▶ [ЧТО ТРЕБУЕТСЯ]: Перепишите фрагмент статьи о Чехове начиная со слов «Пушкин гордится душевной» и до слов «жизни будущих писателей-экзистенциалистов?» включительно, переименовав «Татьяны» в «Ольги».

▶ [СТАТЬЯ]:
☆ ☆ ☆ ☆ ☆
Пушкин гордится душевной красотой и силой Татьяны. Чехов – жалеет своих героинь. Покорность судьбе не принесла им душевной гармонии. Похоже, гармония, согласно авторскому «чувству жизни» (термин А. П. Скафтымова), вообще невозможна. Не из этого ли источника – понимания изначального трагизма существования человека – проистекает отмечаемая всеми исследователями жалость Чехова «ко всему существующему на свете» («Свирель»), явно перекликающаяся с философией жизни будущих писателей-экзистенциалистов?
 
Вспомним конец рассказа Чехова «Мужики». Тягостное впечатление осталось у Ольги Чикильдеевой от русской деревни, но повествователь (а повествователь – доверенное лицо автора), смягчает его словами о том, что «все же они люди, они страдают и плачут, как люди, и в жизни их нет ничего такого, чему нельзя было бы найти оправдания» (8, 228): т.е. дело не в нравственной ущербности индивидуумов, не в социальной психологии крестьянства. Страшный лик деревенской жизни имеет онтологическую природу, из нее нельзя извлечь никакого нравственного урока. В художественном мире Чехова не православное смирение, а экзистенциальная жалость ко всему живому смягчает жизнь, делает ее добрее к человеку, а людей – друг к другу. Об этом и должен постоянно напоминать каждому молоточек у его двери – о горе, о боли, о несчастьях и страданиях, которых всегда много на свете.
☆ ☆ ☆ ☆ ☆
▶ [ПРЕДОСТАВЛЕННЫЕ ЗАПИСИ]:
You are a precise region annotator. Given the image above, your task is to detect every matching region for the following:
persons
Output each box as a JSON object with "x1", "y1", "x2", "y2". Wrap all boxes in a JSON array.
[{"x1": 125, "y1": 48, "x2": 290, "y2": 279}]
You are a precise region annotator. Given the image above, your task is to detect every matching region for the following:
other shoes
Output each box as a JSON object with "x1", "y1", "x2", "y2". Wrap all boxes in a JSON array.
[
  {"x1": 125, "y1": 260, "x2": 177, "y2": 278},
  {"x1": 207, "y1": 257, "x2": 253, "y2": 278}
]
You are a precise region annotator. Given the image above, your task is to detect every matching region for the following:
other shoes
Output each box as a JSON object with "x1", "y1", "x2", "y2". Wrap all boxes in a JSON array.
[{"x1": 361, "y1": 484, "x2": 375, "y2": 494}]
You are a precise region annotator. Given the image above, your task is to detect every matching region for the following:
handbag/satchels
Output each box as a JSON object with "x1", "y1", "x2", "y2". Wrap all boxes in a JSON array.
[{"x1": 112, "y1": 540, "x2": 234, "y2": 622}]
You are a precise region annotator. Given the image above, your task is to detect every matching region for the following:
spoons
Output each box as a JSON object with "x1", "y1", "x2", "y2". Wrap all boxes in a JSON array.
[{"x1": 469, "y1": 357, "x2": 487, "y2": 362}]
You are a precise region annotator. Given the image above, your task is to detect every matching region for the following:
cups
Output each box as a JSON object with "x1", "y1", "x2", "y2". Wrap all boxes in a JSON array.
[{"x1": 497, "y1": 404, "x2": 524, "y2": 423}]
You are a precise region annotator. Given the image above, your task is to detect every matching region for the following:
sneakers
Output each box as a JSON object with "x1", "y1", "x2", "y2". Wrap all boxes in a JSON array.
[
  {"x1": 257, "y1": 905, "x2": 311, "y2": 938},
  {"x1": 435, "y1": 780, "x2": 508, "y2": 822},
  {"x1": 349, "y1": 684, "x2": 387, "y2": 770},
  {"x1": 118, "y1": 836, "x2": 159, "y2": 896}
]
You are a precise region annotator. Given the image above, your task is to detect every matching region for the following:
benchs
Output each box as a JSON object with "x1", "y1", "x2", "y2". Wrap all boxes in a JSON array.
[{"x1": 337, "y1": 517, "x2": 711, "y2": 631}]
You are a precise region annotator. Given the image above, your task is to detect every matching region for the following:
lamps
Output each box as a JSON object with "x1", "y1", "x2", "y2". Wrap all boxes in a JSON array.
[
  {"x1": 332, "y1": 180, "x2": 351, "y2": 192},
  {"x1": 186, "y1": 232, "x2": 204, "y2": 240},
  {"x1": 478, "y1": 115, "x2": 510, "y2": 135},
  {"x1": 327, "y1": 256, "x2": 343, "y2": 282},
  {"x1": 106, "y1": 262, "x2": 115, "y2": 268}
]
☆ ☆ ☆ ☆ ☆
▶ [ВЫПОЛНЕННОЕ ЗАДАНИЕ]:
Пушкин гордится душевной красотой и силой Ольги. Чехов – жалеет своих героинь. Покорность судьбе не принесла им душевной гармонии. Похоже, гармония, согласно авторскому «чувству жизни» (термин А. П. Скафтымова), вообще невозможна. Не из этого ли источника – понимания изначального трагизма существования человека – проистекает отмечаемая всеми исследователями жалость Чехова «ко всему существующему на свете» («Свирель»), явно перекликающаяся с философией жизни будущих писателей-экзистенциалистов?